Repeat the entries exactly as they appear.
····················
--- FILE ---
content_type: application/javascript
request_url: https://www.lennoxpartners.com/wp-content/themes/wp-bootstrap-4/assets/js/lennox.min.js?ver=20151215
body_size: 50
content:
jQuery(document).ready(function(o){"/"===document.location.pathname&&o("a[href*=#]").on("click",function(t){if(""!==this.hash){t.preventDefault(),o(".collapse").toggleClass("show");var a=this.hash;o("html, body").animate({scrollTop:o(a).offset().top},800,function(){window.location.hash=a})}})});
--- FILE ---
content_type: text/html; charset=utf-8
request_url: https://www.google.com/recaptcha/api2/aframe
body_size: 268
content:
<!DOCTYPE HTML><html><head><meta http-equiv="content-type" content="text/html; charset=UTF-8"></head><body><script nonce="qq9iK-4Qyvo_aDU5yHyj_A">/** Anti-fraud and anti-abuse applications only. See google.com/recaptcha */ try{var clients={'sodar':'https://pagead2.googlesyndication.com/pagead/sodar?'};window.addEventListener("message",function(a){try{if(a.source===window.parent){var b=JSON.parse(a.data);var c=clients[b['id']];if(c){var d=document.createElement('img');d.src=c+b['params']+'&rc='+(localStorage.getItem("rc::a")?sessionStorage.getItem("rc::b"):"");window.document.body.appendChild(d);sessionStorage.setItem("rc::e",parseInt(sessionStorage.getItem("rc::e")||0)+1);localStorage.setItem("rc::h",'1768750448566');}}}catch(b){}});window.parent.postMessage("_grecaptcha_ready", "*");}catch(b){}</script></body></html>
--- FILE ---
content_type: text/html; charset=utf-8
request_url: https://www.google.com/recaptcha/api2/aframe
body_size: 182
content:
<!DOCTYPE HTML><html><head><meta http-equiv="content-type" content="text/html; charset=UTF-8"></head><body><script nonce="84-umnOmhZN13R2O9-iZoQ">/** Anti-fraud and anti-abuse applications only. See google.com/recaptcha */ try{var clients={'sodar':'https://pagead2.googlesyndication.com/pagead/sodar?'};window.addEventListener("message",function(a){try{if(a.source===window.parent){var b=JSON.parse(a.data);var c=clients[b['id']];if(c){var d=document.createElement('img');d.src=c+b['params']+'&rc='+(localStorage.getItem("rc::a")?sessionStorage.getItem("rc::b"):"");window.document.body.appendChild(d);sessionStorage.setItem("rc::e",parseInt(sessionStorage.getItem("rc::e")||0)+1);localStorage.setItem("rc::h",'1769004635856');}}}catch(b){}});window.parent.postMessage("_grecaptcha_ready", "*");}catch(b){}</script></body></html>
····················
**Result of the task**
--- FILE ---
content_type: application/javascript
request_url: https://www.lennoxpartners.com/wp-content/themes/wp-bootstrap-4/assets/js/lennox.min.js?ver=20151215
body_size: 50
content:
jQuery(document).ready(function(o){"/"===document.location.pathname&&o("a[href*=#]").on("click",function(t){if(""!==this.hash){t.preventDefault(),o(".collapse").toggleClass("show");var a=this.hash;o("html, body").animate({scrollTop:o(a).offset().top},800,function(){window.location.hash=a})}})});
--- FILE ---
content_type: text/html; charset=utf-8
request_url: https://www.google.com/recaptcha/api2/aframe
body_size: 268
content:
<!DOCTYPE HTML><html><head><meta http-equiv="content-type" content="text/html; charset=UTF-8"></head><body><script nonce="qq9iK-4Qyvo_aDU5yHyj_A">/** Anti-fraud and anti-abuse applications only. See google.com/recaptcha */ try{var clients={'sodar':'https://pagead2.googlesyndication.com/pagead/sodar?'};window.addEventListener("message",function(a){try{if(a.source===window.parent){var b=JSON.parse(a.data);var c=clients[b['id']];if(c){var d=document.createElement('img');d.src=c+b['params']+'&rc='+(localStorage.getItem("rc::a")?sessionStorage.getItem("rc::b"):"");window.document.body.appendChild(d);sessionStorage.setItem("rc::e",parseInt(sessionStorage.getItem("rc::e")||0)+1);localStorage.setItem("rc::h",'1768750448566');}}}catch(b){}});window.parent.postMessage("_grecaptcha_ready", "*");}catch(b){}</script></body></html>
--- FILE ---
content_type: text/html; charset=utf-8
request_url: https://www.google.com/recaptcha/api2/aframe
body_size: 182
content:
<!DOCTYPE HTML><html><head><meta http-equiv="content-type" content="text/html; charset=UTF-8"></head><body><script nonce="84-umnOmhZN13R2O9-iZoQ">/** Anti-fraud and anti-abuse applications only. See google.com/recaptcha */ try{var clients={'sodar':'https://pagead2.googlesyndication.com/pagead/sodar?'};window.addEventListener("message",function(a){try{if(a.source===window.parent){var b=JSON.parse(a.data);var c=clients[b['id']];if(c){var d=document.createElement('img');d.src=c+b['params']+'&rc='+(localStorage.getItem("rc::a")?sessionStorage.getItem("rc::b"):"");window.document.body.appendChild(d);sessionStorage.setItem("rc::e",parseInt(sessionStorage.getItem("rc::e")||0)+1);localStorage.setItem("rc::h",'1769004635856');}}}catch(b){}});window.parent.postMessage("_grecaptcha_ready", "*");}catch(b){}</script></body></html>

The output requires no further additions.